Signals are used in many UI frameworks (javascript, typescript) and engines (godot) and are bascially the observer pattern but with UI elements. They are usually very cumbersome and hard to use, many game engines have something like this as well, but again, very specialized for ui elements or require to write a ton of boilerplate code to connect events (e.g. update ui label when hitpoints change).

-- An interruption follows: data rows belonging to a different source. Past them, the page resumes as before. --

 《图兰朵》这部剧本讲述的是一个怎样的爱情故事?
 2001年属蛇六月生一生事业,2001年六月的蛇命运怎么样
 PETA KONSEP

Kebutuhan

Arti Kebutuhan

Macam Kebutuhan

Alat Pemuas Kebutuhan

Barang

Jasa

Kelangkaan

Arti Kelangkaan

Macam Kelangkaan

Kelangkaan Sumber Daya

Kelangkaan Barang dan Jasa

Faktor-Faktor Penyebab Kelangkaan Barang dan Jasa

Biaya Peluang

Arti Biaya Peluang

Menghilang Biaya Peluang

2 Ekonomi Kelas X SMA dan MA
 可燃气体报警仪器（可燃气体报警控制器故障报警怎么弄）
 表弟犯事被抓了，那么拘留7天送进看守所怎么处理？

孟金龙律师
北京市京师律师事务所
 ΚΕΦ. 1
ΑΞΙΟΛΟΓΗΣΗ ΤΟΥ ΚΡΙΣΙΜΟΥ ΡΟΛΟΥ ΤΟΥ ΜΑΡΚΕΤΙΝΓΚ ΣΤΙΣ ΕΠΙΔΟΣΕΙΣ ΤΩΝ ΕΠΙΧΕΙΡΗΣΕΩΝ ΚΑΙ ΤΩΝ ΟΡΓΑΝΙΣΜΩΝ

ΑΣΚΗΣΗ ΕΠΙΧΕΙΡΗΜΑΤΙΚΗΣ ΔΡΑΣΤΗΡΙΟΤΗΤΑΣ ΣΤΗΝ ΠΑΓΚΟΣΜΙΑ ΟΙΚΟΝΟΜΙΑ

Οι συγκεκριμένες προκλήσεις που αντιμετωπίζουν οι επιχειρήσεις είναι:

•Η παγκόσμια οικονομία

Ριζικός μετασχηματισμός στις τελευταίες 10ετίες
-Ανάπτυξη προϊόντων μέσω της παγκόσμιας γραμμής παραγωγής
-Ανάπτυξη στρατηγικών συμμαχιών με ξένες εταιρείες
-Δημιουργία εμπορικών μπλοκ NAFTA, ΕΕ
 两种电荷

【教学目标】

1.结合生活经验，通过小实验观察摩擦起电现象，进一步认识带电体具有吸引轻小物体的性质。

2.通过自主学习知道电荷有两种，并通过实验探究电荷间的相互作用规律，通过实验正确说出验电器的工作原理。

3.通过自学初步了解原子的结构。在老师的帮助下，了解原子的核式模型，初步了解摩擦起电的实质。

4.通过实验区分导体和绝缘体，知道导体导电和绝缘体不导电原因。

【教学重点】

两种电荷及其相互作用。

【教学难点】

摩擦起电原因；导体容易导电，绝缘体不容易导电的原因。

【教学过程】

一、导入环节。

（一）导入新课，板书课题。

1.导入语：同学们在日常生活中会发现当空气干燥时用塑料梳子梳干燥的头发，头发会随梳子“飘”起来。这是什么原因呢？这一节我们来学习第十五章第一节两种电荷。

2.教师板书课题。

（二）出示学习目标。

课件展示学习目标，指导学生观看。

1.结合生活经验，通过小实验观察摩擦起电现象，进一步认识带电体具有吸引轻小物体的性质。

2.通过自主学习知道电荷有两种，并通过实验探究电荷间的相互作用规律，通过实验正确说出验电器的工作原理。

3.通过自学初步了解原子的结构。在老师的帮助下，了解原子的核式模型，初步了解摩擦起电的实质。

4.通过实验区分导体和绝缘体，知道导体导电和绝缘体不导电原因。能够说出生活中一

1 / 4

I recently saw a very simple implementation and that got me thinking that this would be very useful for strict, obviously it requires a mutable thing, but since mutable is supposed to be used rarely, why not provide this feature for free: https://github.com/motion-canvas/examples/blob/master/examples/motion-canvas/src/scenes/signalsCode.tsx

The following code simply creates a radius 3 (mutable in strict) and then uses it for the area calculation (pi*radius squared). whenever you change radius, area automatically is updated (so internally each signal keeps track on where it is used and updates the outer signal as well, all event driven)

 const radius = createSignal(3);
 const area = createSignal(() => Math.PI * radius() * radius());

In strict:

mutable length = 3
mutable squareArea = length * length
squareArea is 9
length = 4
squareArea is 16

Simple, isn't it? also fits to our earlier ideas that all mutables become lambda calculations automatically anyways (more on that in a later blog post, mutable method calls are really interesting as they are always like lambdas in other languages).

To optimize code you can get away from mutable and lose this feature:

constant squareArea = length * length

Now there is no recalculation happening and it always will stay its initial value.